About emoji emoticons and utf-16 encoding

Source: Internet
Author: User

Yesterday's colleagues in the iOS group ran into a tricky question: How to get the number of characters in a text box when the input box contains a emoji expression (a emoji expression counts as one character). First from the Java I recently contacted, Java, when using the length method of string, if it is a normal Chinese and English characters, no problem, but if the character's Unicode encoding is greater than 0xFFFF, this length method does not correctly get the number of characters, In fact, such special characters are calculated as 2 characters.     Of course, Java already has a ready-made way to solve this problem: Codepointcount. Unfortunately, it took a long time to find a similar solution in the objective-c. (It seems that the array length is the exact number of characters after substring.) I'm not an iOS programmer and I can't provide a solution in OC for the time being.     But in yesterday's groping, also have a little harvest, take out to share.    1. Emoji expression Most of the Unicode encoding is greater than 0xFFFF, that is, UTF16 encoding occupies 4 bytes, only a small portion of the expression Unicode is less than 0xFFFF, this Part UTF16 encoded 2 bytes. 2. Whether it is Android or iOS, the string that is read from the text box is stored in the UTF-16 encoded (big-endian) Form in memory. (By default) 3. By the way, by extracting the rules of UTF-16 encoding (see this rule, the problem of solving code point count on iOS itself is solved):
   1) If U < 0x10000, encode u as a 16-bit unsigned integer and      terminate.   2) let U ' = u-0x10000. Because U is less than or equal to 0x10ffff,      U ' must being less than or equal to 0xFFFFF. That's, U ' can be      represented in.   3) Initialize-16-bit unsigned integers, W1 and W2, to 0xD800 and      0xdc00, respectively. These integers each      has a value of bits free to encode, the character, and for a total of ten bits.   4) Assign The high-order bits of the 20-bit U ' to the ten low-order bits of W1 and the      low-order bits of U ' to t He low-order      bits of W2. Terminate.   Graphically, steps 2 through 4 look like:   U ' = yyyyyyyyyyxxxxxxxxxx   W1 = 110110yyyyyyyyyy   W2 = 110111xxxxxx Xxxx

About emoji emoticons and utf-16 encoding

Contact Us

The content source of this page is from Internet, which doesn't represent Alibaba Cloud's opinion; products and services mentioned on that page don't have any relationship with Alibaba Cloud. If the content of the page makes you feel confusing, please write us an email, we will handle the problem within 5 days after receiving your email.

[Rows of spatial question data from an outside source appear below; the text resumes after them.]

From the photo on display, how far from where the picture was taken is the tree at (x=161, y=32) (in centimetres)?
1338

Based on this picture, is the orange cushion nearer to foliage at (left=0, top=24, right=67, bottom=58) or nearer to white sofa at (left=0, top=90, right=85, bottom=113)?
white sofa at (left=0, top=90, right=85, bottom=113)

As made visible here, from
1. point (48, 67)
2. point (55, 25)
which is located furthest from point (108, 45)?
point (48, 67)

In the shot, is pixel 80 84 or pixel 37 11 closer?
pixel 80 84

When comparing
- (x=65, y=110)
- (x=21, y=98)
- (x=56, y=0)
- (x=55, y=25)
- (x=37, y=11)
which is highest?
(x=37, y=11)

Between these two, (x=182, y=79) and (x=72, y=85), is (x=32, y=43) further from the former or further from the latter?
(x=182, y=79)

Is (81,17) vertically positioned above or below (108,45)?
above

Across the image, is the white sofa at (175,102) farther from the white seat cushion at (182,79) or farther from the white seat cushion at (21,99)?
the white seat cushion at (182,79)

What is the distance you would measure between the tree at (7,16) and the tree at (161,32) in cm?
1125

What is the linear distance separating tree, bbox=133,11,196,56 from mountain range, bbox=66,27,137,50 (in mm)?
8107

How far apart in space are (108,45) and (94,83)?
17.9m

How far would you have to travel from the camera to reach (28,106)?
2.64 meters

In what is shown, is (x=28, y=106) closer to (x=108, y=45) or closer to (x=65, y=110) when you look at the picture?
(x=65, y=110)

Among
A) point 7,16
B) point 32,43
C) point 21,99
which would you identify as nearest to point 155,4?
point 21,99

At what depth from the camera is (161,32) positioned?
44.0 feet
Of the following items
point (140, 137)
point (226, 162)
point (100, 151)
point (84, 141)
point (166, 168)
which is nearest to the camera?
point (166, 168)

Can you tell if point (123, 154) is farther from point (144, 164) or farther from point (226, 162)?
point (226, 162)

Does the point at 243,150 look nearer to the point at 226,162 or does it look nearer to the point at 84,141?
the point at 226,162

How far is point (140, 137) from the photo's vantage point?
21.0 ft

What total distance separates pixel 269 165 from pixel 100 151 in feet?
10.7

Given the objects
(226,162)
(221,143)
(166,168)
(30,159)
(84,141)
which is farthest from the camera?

If you find any instances of plagiarism from the community, please send an email to: info-contact@alibabacloud.com and provide relevant evidence. A staff member will contact you within 5 working days.

A Free Trial That Lets You Build Big!

Start building with 50+ products and up to 12 months usage for Elastic Compute Service

  • Sales Support

    1 on 1 presale consultation

  • After-Sales Support

    24/7 Technical Support 6 Free Tickets per Quarter Faster Response

  • Alibaba Cloud offers highly flexible support services tailored to meet your exact needs.